Any designer who puts a safety railing around a tapered roof is adding to the risk of dwelling inside. Snow would be retained by such a barrier. Instead of sliding off the roof, snow may crash through it, endangering those inside the building. Thus, this safety law governing Near Eastern roofs would be a dangerous law to enforce in, say, Scandinavia. A literal application of this law in Scandinavia would not decrease risk; it would increase risk. The biblical goal of this law is to increase personal safety. If this law were applied literally without respect for geography, it would sometimes produce the opposite result: a decrease in safety.

This leads us to a principle of interpretation: we must search for the intent of a law. It is not sufficient merely to obey it. To obey a law unquestioningly is to risk misapplying it. A biblical law must be obeyed until such time as skilled interpreters find a biblical reason to apply it in some other way for the sake of the law's intent. The spirit of the law must govern the letter of the law. This case law illustrates this hermeneutical principle better than most.

§ **Problem details**
Pick up the passage on the roof railing law right after its final sentence and keep writing. You can leave the material alone; it isn't needed.

§ **Supplied data**
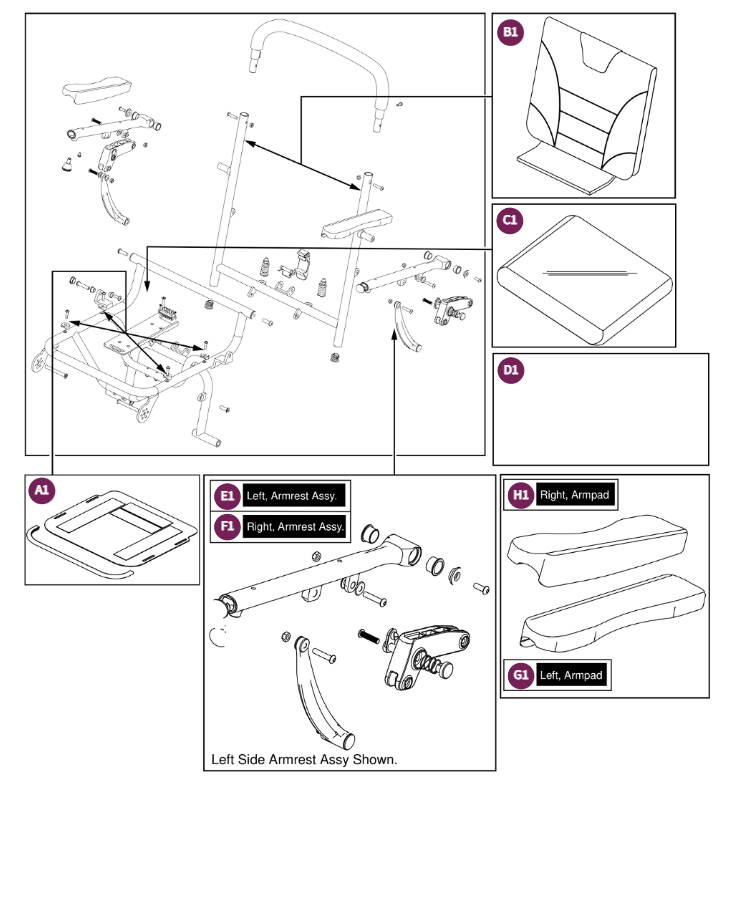 B1

C1

D1

A1

E1 Left, Armrest Assy.

F1 Right, Armrest Assy.

Left Side Armrest Assy Shown.

H1 Right, Armpad

G1 Left, Armpad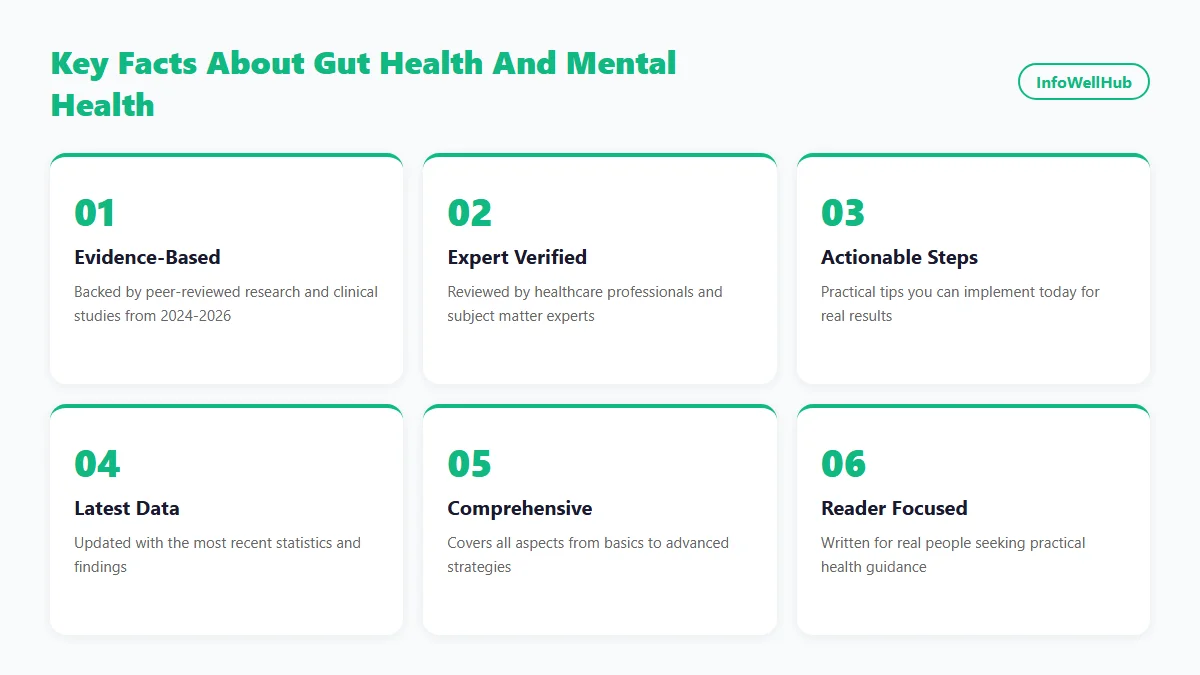 Key Facts About Gut Health And Mental Health

InfoWellHub

01
Evidence-Based
Backed by peer-reviewed research and clinical studies from 2024-2026

02
Expert Verified
Reviewed by healthcare professionals and subject matter experts

03
Actionable Steps
Practical tips you can implement today for real results

04
Latest Data
Updated with the most recent statistics and findings

05
Comprehensive
Covers all aspects from basics to advanced strategies

06
Reader Focused
Written for real people seeking practical health guidance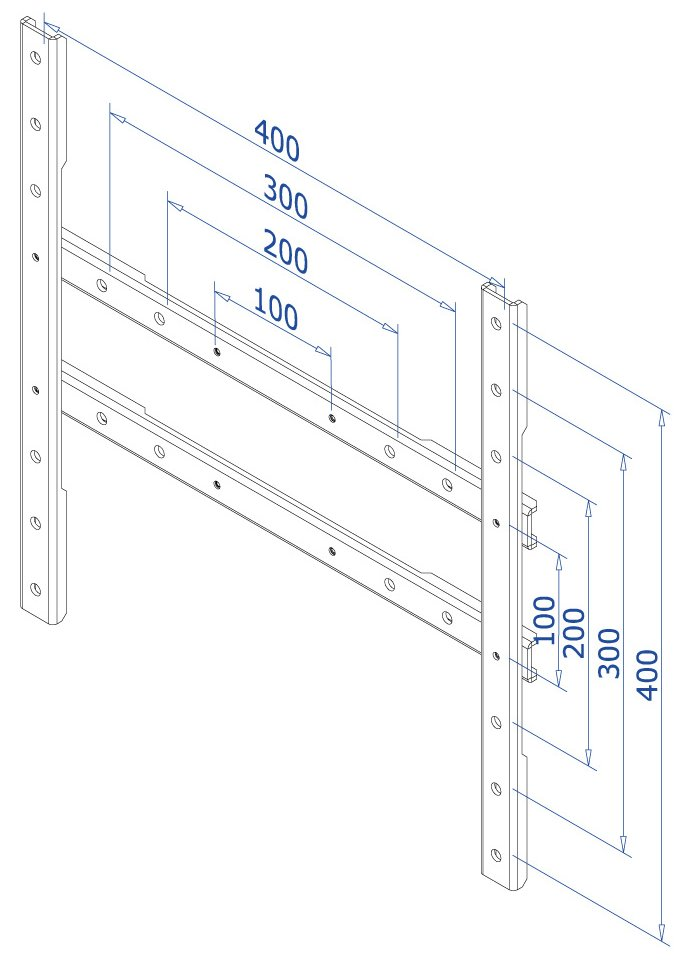 400
300
200
100
100
200
300
400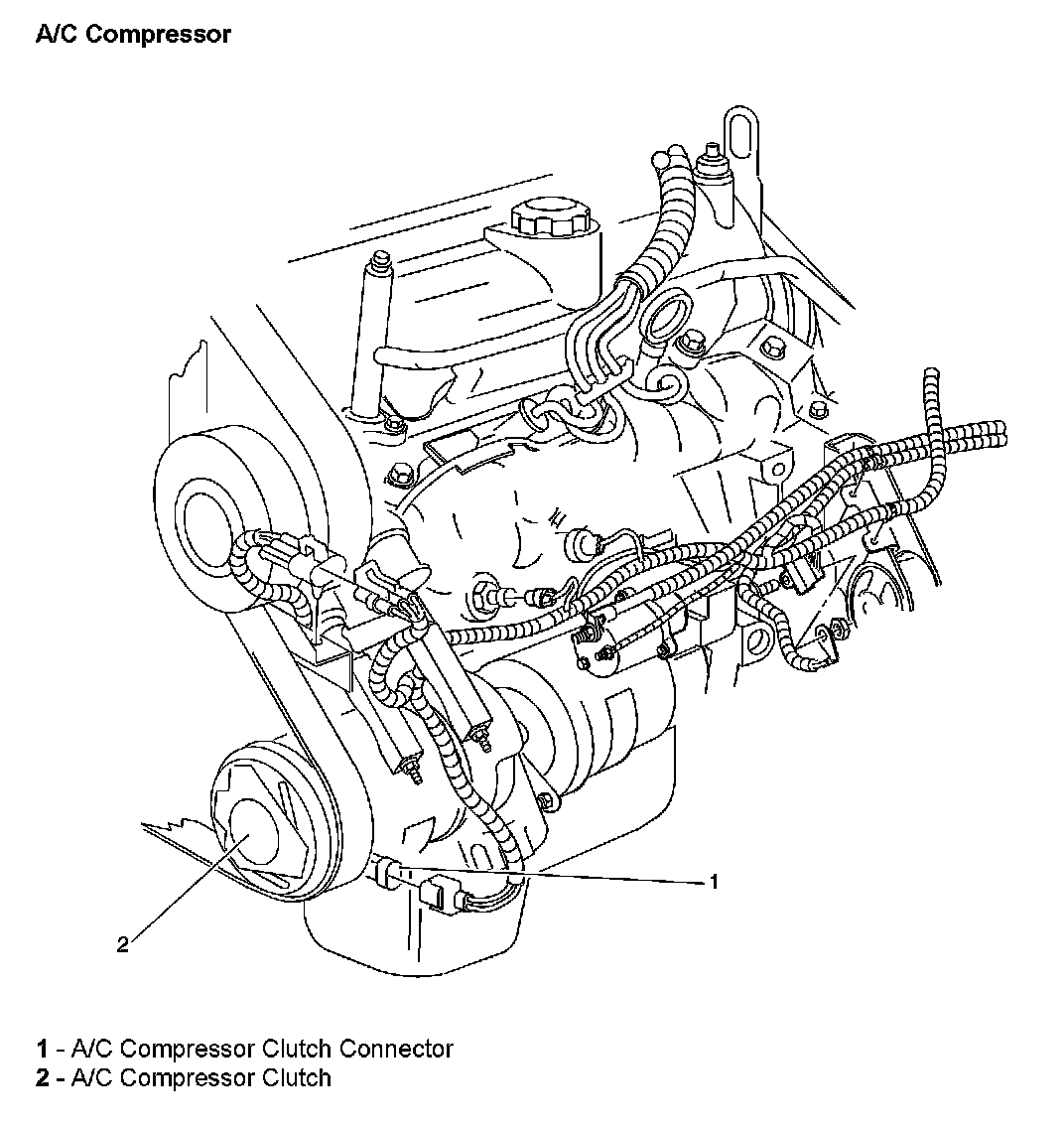 A/C Compressor

1

2

1 - A/C Compressor Clutch Connector
2 - A/C Compressor Clutch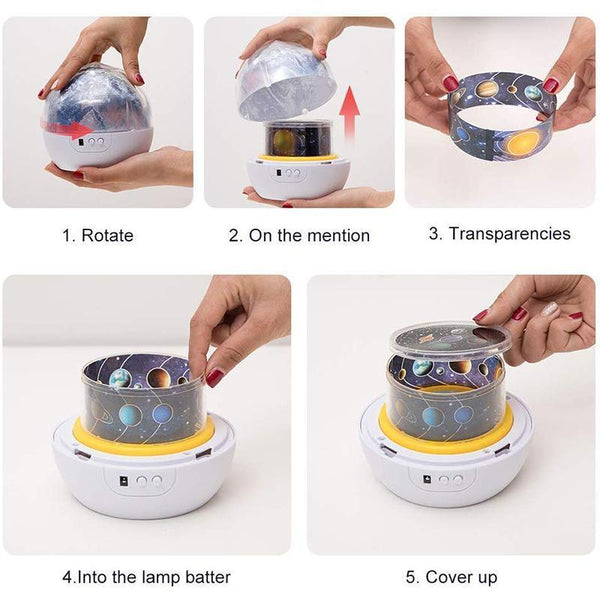 1. Rotate

2. On the mention

3. Transparencies

4.Into the lamp batter

5. Cover up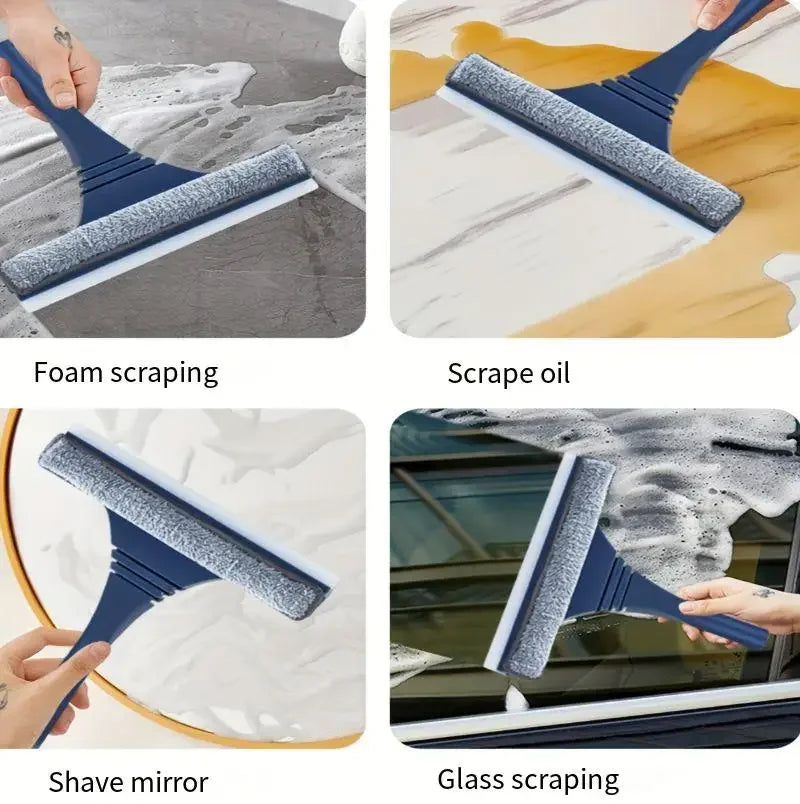 Foam scraping

Scrape oil

Shave mirror

Glass scraping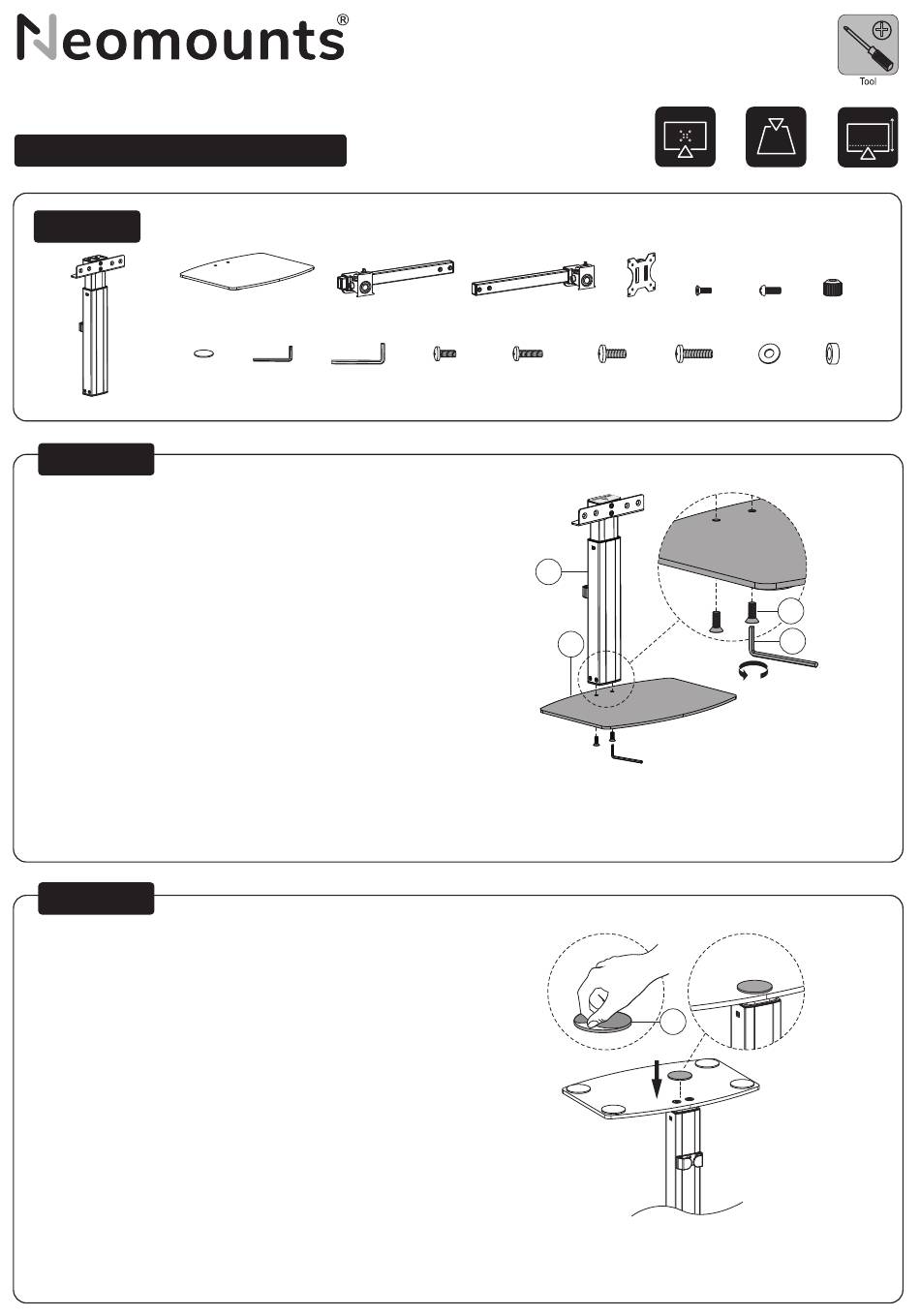 Neomounts®

Tool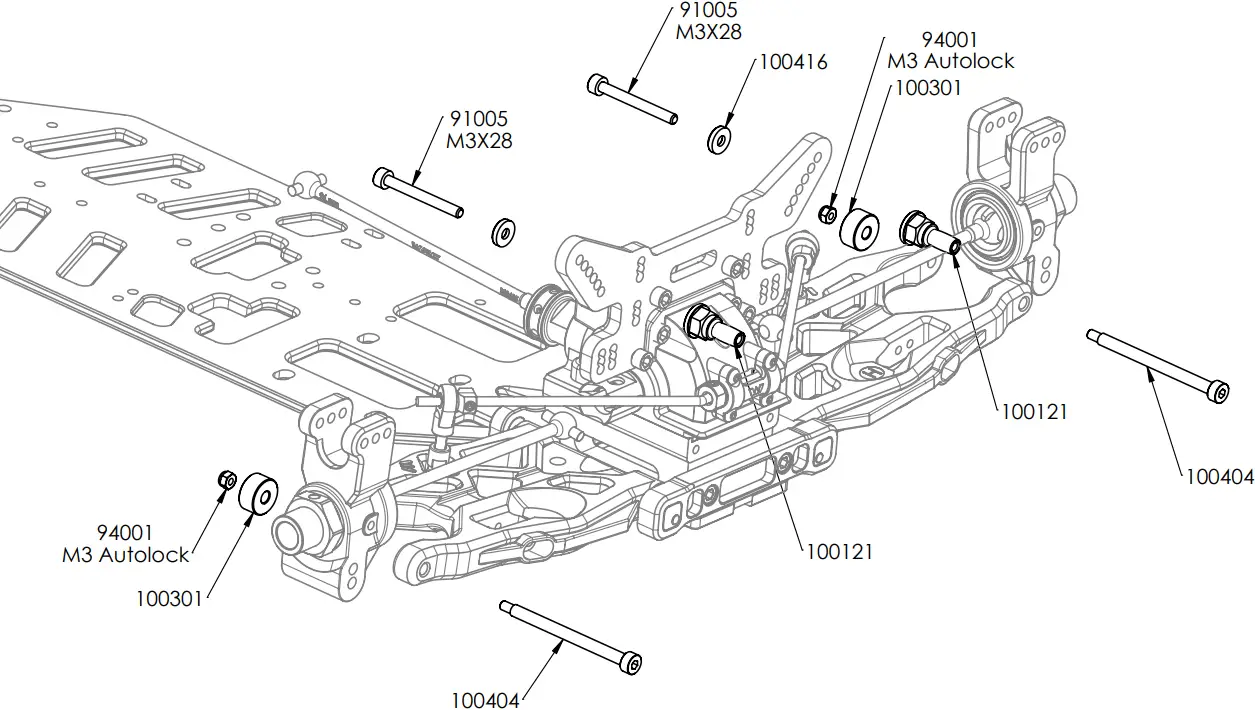 91005
M3X28

100416

94001
M3 Autolock
100301

91005
M3X28

100121

100404

94001
M3 Autolock

100301

100121

100404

§ **Response to the task**
The Price of Perfect Safety

A modern application of this law would impose personal liability on someone who places an abandoned refrigerator with a lock-latch in the alley behind his home without first removing the door or the latch.  A child might play hide and seek by climbing into the refrigerator and shutting the door.  He would suffocate to death. Such stories were familiar throughout the 1940's and 1950's.  Courts did not always impose penalties on the owners, and certainly not eye-for-eye penalties. By the 1960's, such products were deemed innately unsafe by the authorities.  The sale of lock-latch refrigerators was banned in the 1960's in the United States.  Doors that can be pushed open from the inside were made mandatory for producers of refrigerators.

Such laws are passed primarily because judges have refused to honor the principle of holding owners personally responsible for "roofs without railings" or "uncovered pits."(3) In contrast, the Mosaic law did not require the civil government to impose fines on people who dug pits and then failed to cover them, nor did it mandate roof inspectors.  It did not create an army of administrative law enforcers. Instead, it assigned individual responsibility to owners of dangerous property.  The civil government let men's fear of their legal liability serve as their incentive to make their property safer.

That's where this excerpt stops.